Whereas Shakur was a force to be reckoned with at 130 lbs., his luster was diminished somewhat by his apparent inability to stand in the kitchen with a strong power punching technician of the same weight. While Stevenson was fighting smaller guys, his durability wasn’t a question. Against De Los Santos on Thursday night, it looked to some as though Shakur was being overly cautious.
“Not my best performance.”
Stevenson was honest about his disappointment with his performance during the post fight interviews. The power of De Los Santos was obviously giving him problems, and although he wouldn’t admit why, he didn’t deny that he was seriously averse to letting his power shots go. He knew there was heat coming back at him, and Shakur decided to play it safe.
While boxing is a sport in which gladiators put their lives on the line for the entertainment of others, it’s completely understandable that the gladiators have a sense of self-preservation. After all, this is the hurt business. There’s usually no one really looking out for the fighter, unless the fighter brings someone that cares about him.

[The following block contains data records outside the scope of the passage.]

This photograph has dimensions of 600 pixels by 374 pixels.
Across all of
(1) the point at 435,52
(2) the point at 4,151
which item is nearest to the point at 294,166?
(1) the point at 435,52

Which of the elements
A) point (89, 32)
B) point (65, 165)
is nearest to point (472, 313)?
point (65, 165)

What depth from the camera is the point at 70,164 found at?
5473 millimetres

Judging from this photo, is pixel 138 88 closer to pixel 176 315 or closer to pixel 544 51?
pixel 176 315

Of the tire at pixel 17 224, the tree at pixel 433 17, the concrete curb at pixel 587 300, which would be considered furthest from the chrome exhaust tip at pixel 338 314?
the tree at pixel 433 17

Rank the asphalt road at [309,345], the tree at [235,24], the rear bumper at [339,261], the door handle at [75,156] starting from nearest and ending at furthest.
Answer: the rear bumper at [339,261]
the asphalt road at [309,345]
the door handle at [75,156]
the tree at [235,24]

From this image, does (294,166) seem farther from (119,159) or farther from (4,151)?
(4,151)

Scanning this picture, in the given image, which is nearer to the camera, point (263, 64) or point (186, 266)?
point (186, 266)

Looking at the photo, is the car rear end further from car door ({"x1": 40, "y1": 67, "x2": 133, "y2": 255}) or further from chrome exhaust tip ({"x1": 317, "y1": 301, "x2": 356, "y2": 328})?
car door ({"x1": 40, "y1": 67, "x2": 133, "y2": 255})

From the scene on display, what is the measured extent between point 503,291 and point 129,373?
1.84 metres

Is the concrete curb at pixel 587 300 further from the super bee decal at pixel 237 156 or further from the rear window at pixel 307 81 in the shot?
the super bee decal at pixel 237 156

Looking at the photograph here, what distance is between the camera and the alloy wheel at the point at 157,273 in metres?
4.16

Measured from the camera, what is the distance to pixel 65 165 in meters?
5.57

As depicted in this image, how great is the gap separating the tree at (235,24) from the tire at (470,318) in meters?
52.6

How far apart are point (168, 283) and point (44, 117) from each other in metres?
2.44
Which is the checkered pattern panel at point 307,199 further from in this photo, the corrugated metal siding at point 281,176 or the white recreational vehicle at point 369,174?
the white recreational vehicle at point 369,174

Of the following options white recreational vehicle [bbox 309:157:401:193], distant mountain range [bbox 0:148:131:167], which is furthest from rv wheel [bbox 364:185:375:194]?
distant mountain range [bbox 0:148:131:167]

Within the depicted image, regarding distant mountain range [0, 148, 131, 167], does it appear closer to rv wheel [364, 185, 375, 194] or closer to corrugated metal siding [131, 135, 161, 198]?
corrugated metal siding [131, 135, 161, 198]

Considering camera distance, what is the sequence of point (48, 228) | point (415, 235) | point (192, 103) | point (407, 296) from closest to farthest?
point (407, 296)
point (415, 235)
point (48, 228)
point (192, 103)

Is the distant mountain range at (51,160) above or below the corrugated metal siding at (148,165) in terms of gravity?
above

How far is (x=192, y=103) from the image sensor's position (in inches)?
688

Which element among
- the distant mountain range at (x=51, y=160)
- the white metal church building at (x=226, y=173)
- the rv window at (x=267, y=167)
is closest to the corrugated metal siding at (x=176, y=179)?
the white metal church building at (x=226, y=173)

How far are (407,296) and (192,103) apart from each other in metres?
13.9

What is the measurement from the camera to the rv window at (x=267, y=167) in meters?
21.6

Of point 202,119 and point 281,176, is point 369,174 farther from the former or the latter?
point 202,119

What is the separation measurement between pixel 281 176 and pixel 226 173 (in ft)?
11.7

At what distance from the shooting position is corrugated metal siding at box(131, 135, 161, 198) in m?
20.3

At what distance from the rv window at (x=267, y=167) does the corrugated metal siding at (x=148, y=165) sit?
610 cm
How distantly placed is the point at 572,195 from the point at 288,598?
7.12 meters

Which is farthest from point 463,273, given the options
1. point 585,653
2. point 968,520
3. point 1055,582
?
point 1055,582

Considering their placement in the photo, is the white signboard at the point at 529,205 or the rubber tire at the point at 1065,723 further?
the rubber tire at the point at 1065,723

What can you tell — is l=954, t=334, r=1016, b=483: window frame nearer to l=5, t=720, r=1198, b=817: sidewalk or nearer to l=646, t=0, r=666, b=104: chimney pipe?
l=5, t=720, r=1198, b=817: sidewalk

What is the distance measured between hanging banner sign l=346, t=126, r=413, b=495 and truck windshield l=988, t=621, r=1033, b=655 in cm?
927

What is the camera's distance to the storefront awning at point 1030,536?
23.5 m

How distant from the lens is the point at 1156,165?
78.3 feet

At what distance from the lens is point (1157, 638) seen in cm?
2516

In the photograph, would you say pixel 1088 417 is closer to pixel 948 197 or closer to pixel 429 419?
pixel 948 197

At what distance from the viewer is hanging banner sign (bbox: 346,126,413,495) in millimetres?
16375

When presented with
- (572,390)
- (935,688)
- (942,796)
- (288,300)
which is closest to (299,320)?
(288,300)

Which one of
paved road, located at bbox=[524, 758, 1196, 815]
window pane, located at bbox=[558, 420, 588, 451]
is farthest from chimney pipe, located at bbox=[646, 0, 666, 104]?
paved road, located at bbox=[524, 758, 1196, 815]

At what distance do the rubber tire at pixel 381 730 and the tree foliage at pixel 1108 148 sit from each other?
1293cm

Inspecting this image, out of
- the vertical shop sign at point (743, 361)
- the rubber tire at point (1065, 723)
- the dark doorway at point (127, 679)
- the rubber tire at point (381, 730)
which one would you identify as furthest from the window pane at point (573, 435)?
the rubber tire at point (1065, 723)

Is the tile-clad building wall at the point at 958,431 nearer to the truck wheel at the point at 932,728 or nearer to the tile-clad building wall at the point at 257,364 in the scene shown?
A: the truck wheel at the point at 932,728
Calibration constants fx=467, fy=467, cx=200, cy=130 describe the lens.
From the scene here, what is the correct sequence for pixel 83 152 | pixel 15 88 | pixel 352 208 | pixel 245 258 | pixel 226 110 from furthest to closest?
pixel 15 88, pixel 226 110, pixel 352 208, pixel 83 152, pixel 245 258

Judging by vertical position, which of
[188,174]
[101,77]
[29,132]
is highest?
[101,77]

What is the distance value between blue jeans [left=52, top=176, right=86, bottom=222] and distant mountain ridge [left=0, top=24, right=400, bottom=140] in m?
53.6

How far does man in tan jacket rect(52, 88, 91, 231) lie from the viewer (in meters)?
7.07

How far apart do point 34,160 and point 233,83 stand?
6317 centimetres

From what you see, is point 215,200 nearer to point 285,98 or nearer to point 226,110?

It’s the way it’s always been. Even the sparkling reputation of the WBC can’t negate the corruption in the sport of boxing.
But watching the constant hyping of a fighter throughout most of the majorly funded boxing channels can lead to heavy disappointment when the spectacle doesn’t live up to it. Stevenson acknowledged that he didn’t put on a very entertaining show, but didn’t really elaborate on what he could’ve done better.
After a dominant performance over Mexican rising star “Rayo” Valenzuela, De Los Santos had already made a name for himself as a Dominican star in the sport of boxing. With a victory over Rayo and Stevenson, he could’ve likely cemented himself in the headlines, as Dmitri Bivol did before him when he trounced Canelo Alvarez for every single round of their match.
Honestly, De Los Santos vs. Haney would be a much more interesting fight than Haney vs. Stevenson. It’s what the public would’ve expected to see, as it appeared to many that De Los Santos did enough to win the fight on Thursday. Haney has already weathered the storm against big punchers at 135 lbs. With Devin Haney definitively establishing himself as the undisputed King Of The Lightweights, a match against De Los Santos would be an interesting bit of eventual suspense in the story of Haney’s legacy.
It would’ve added genuine significance.
But instead, the odd, jerky machinations of the lawless sport of boxing manifest themselves again in another unsatisfactory decision. One can only wonder; if De Los Santos had a stronger media presence, a more powerful promoter, and more overall leverage in the fight, would that same performance on Thursday have earned him the nod?
Stevenson vs. De Los Santos II
Unsurprisingly, Stevenson appeared disinterested in rematching De Los Santos. Of course, from a risk-averse mindset, this makes perfect sense. I barely made it out of that one, on to the next. Quickly!
But if the man really did believe that it wasn’t his best performance, and that he knows that he can do better…why wouldn’t he want to prove it?
Why won’t Shakur Stevenson rematch Edwin De Los Santos?